Could you retype exactly the lines running from the line with "United States, site lebec_CA-30." to the end of the data, both included, and nothing else?

Collected data:
::::::::

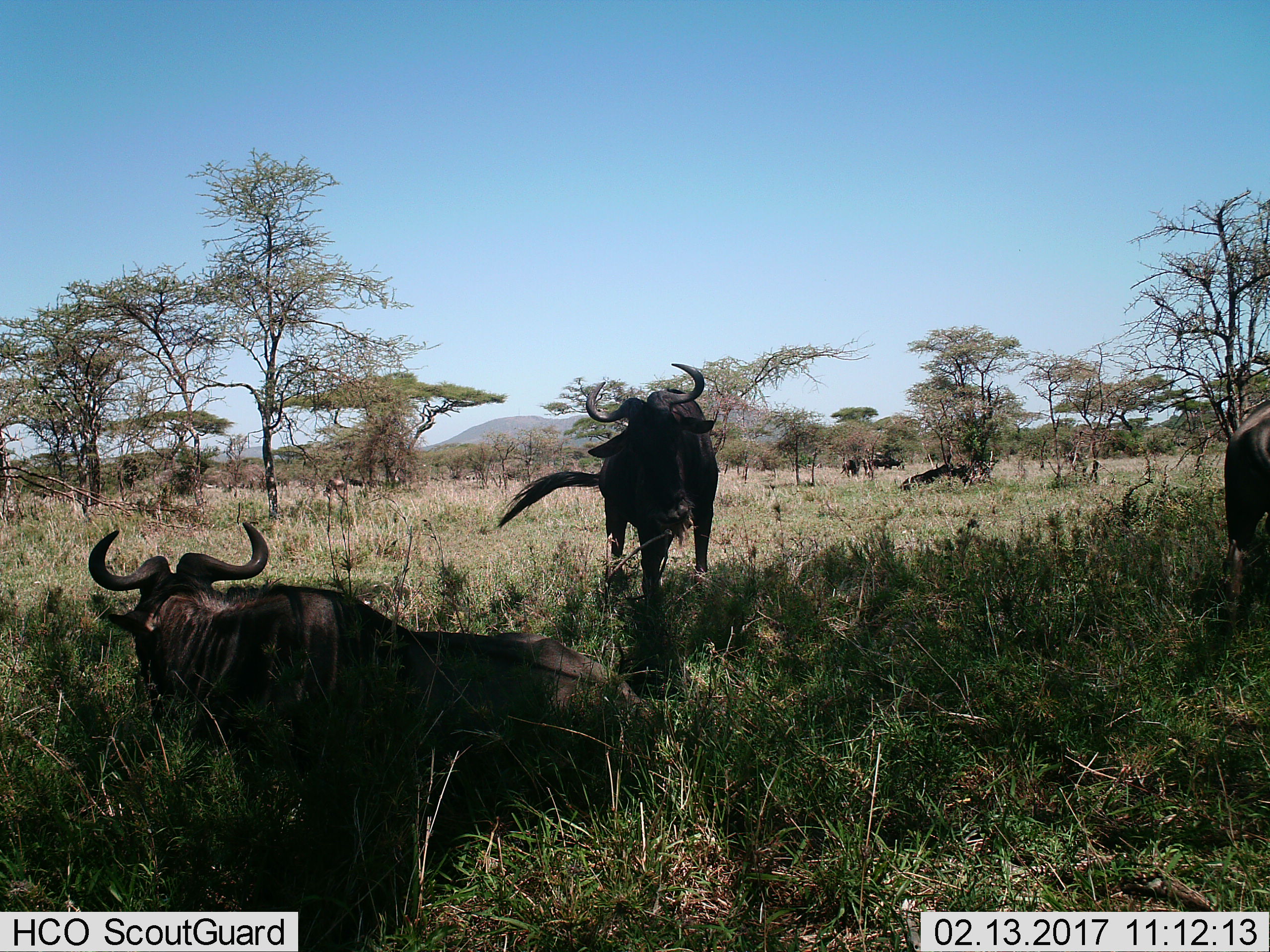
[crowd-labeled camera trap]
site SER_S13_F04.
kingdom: Animalia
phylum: Chordata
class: Mammalia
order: Artiodactyla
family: Bovidae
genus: Connochaetes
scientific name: Connochaetes taurinus taurinus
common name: blue wildebeest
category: wildebeestblue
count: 7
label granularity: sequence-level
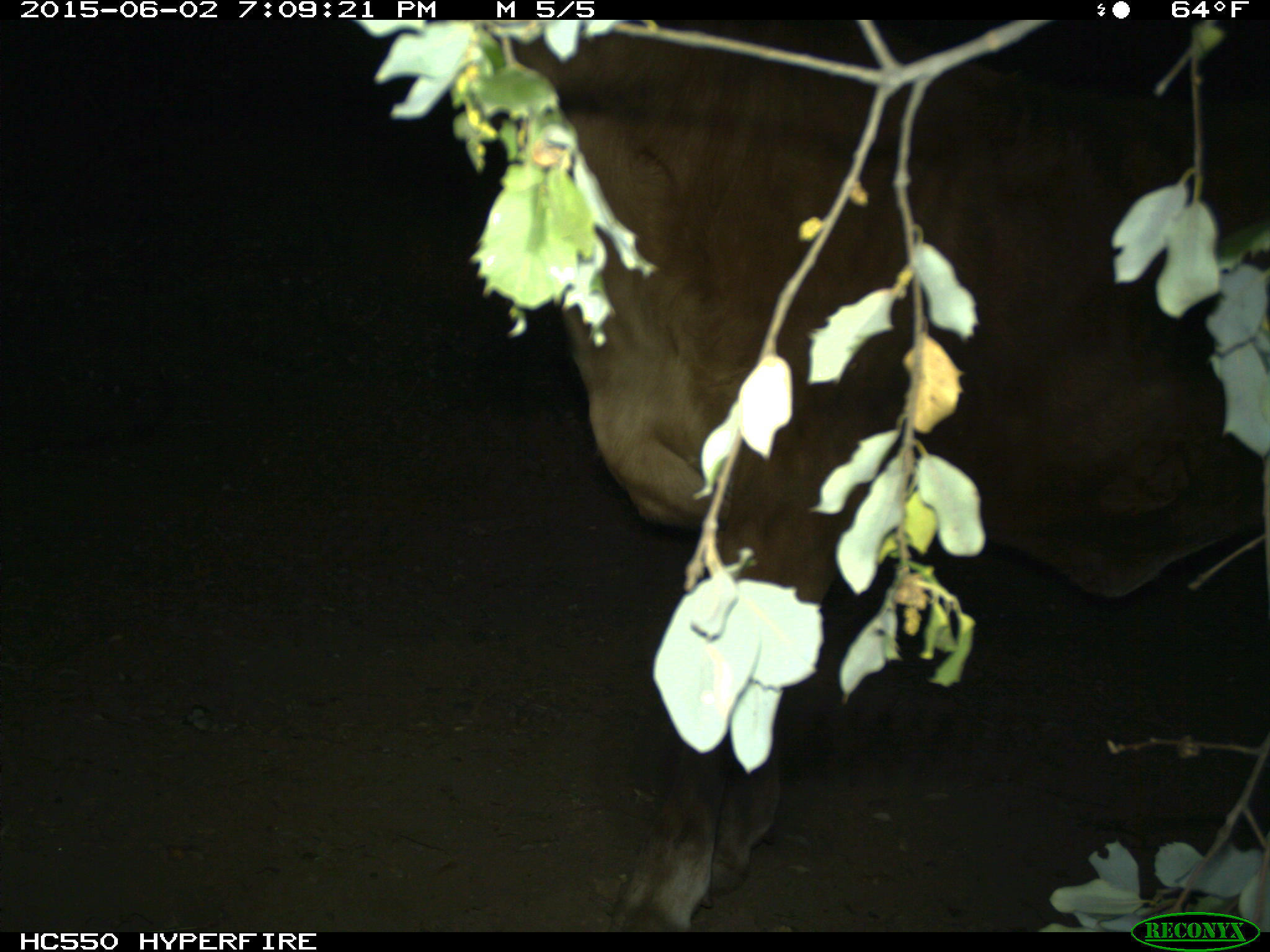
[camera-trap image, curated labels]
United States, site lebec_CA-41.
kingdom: Animalia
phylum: Chordata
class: Mammalia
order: Artiodactyla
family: Bovidae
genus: Bos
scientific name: Bos taurus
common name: domestic cow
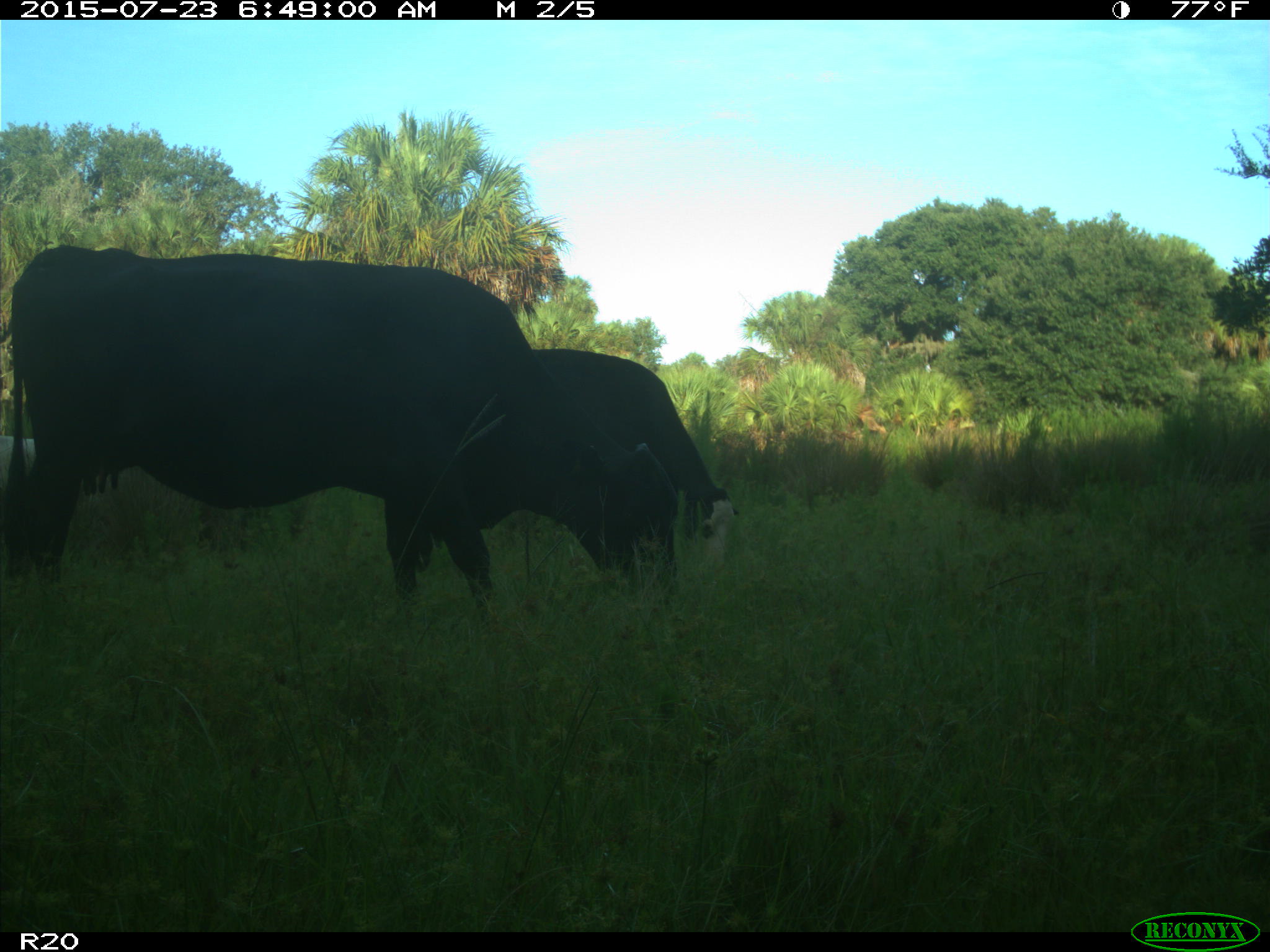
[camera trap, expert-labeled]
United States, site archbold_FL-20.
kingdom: Animalia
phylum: Chordata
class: Mammalia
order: Artiodactyla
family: Bovidae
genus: Bos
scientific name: Bos taurus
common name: domestic cow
Bos taurus (domestic cow).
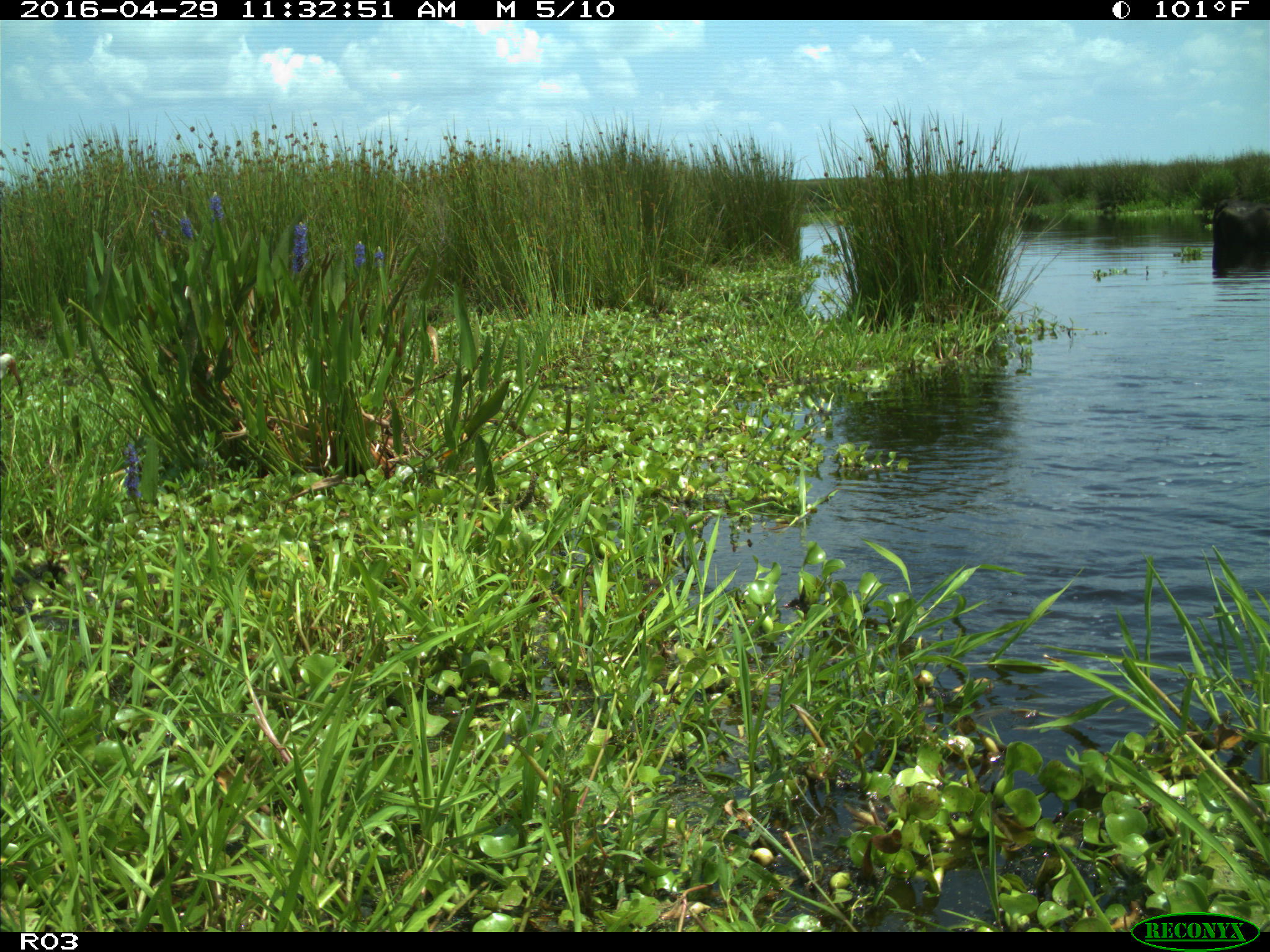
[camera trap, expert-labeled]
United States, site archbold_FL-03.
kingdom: Animalia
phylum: Chordata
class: Mammalia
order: Artiodactyla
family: Bovidae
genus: Bos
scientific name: Bos taurus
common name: domestic cow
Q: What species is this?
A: Bos taurus (domestic cow).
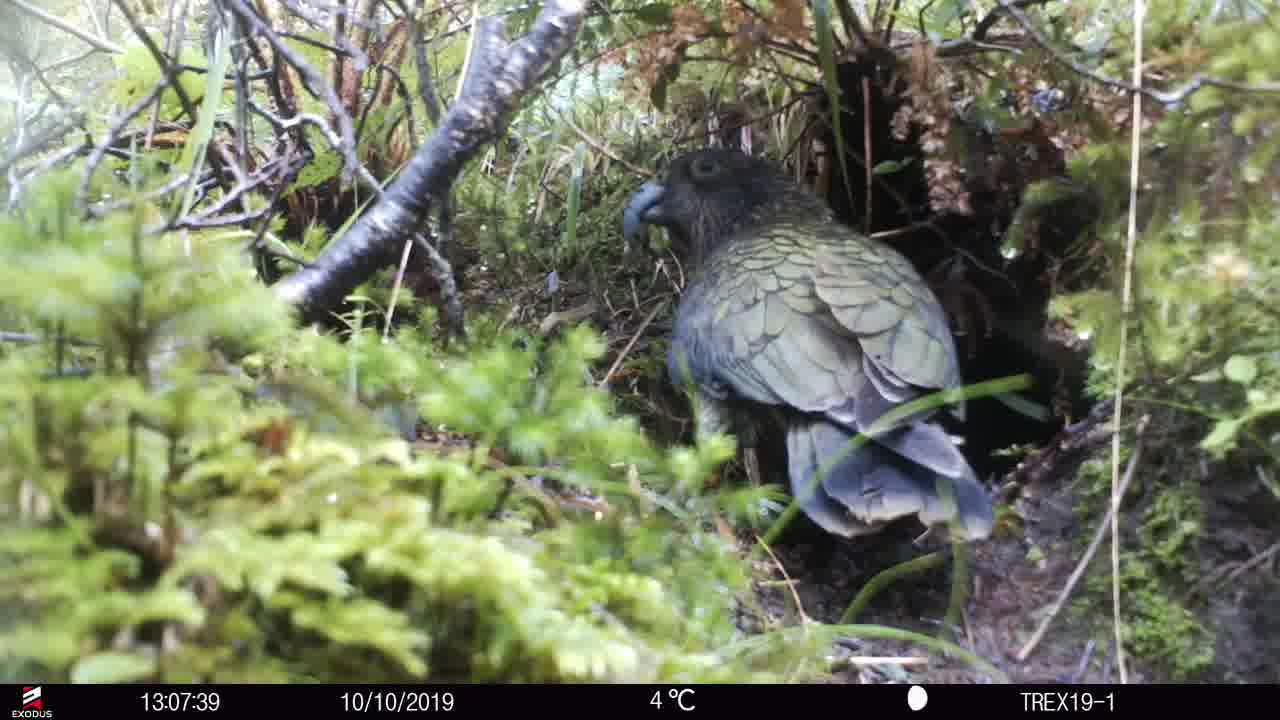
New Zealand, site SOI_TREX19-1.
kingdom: Animalia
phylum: Chordata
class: Aves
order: Psittaciformes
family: Strigopidae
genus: Nestor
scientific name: Nestor notabilis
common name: kea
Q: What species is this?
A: Kea (Nestor notabilis).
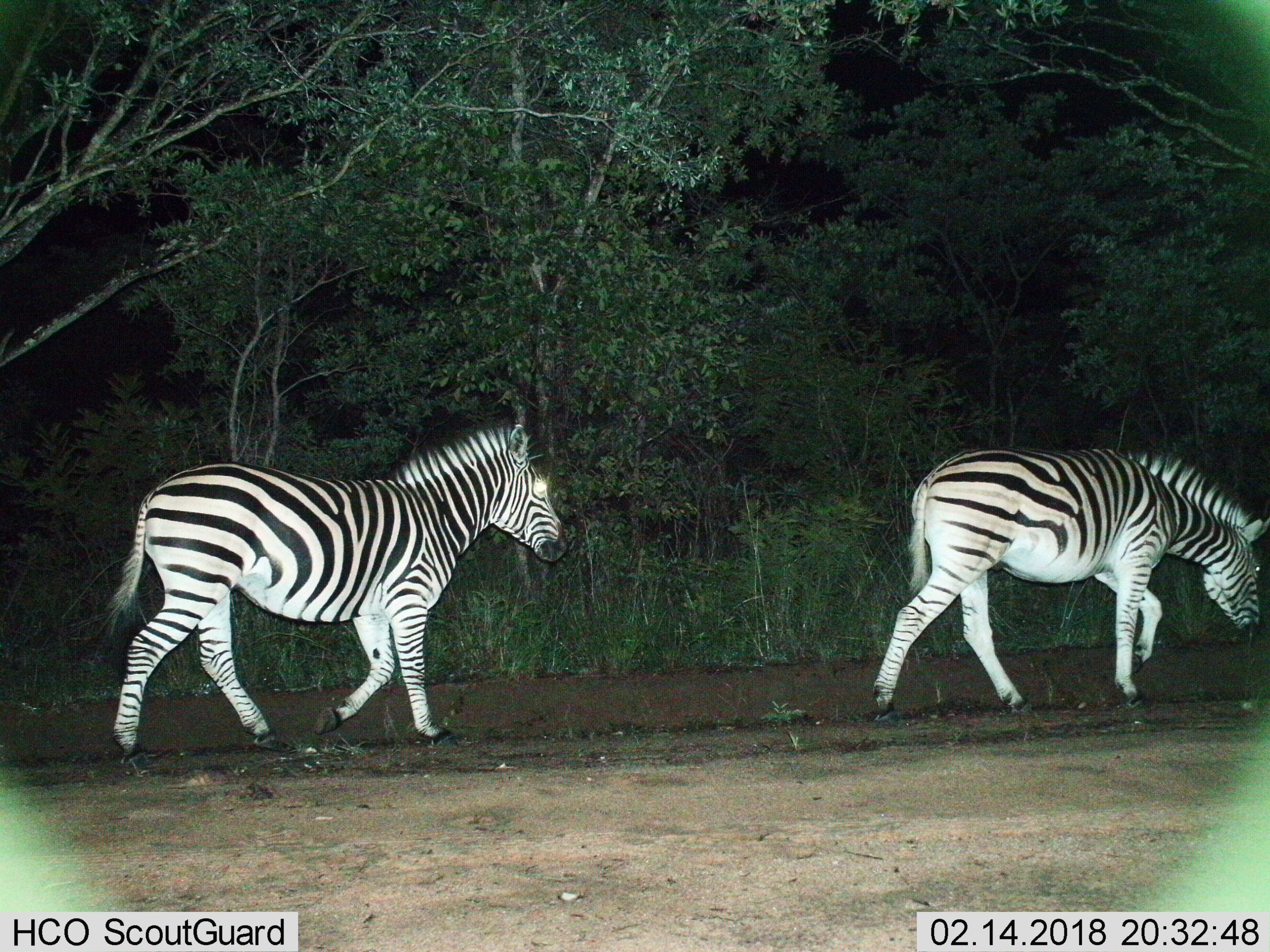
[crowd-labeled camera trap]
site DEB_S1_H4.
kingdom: Animalia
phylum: Chordata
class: Mammalia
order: Perissodactyla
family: Equidae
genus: Equus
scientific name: Equus quagga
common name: plains zebra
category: zebraplains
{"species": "zebraplains (plains zebra) (Equus quagga)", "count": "2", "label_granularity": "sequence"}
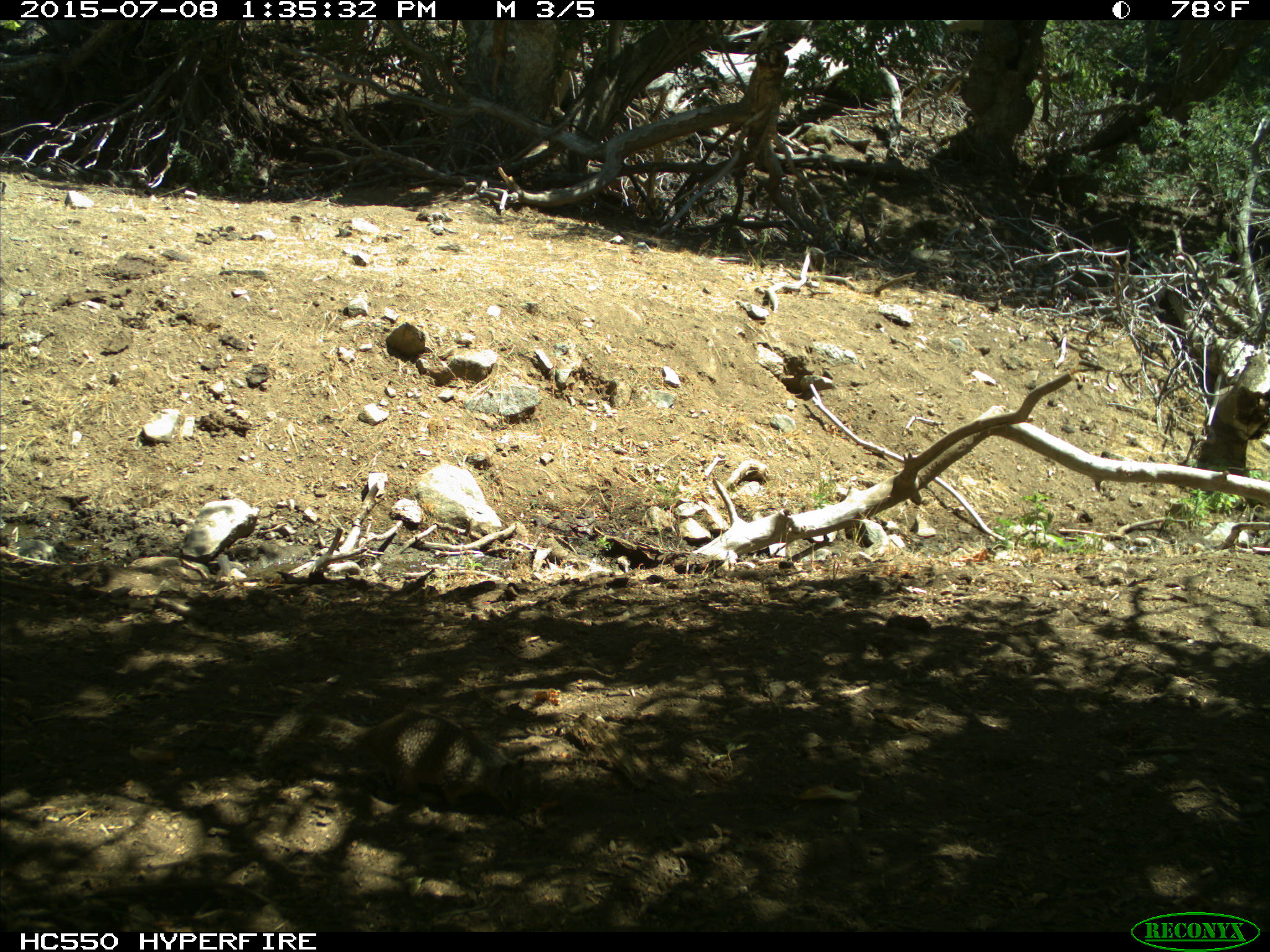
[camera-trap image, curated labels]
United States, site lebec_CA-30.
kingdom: Animalia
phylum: Chordata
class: Mammalia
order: Rodentia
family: Sciuridae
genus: Otospermophilus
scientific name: Otospermophilus beecheyi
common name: california ground squirrel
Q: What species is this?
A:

::::::::

RESPONSE BOX:
United States, site lebec_CA-30.
kingdom: Animalia
phylum: Chordata
class: Mammalia
order: Rodentia
family: Sciuridae
genus: Otospermophilus
scientific name: Otospermophilus beecheyi
common name: california ground squirrel
Q: What species is this?
A:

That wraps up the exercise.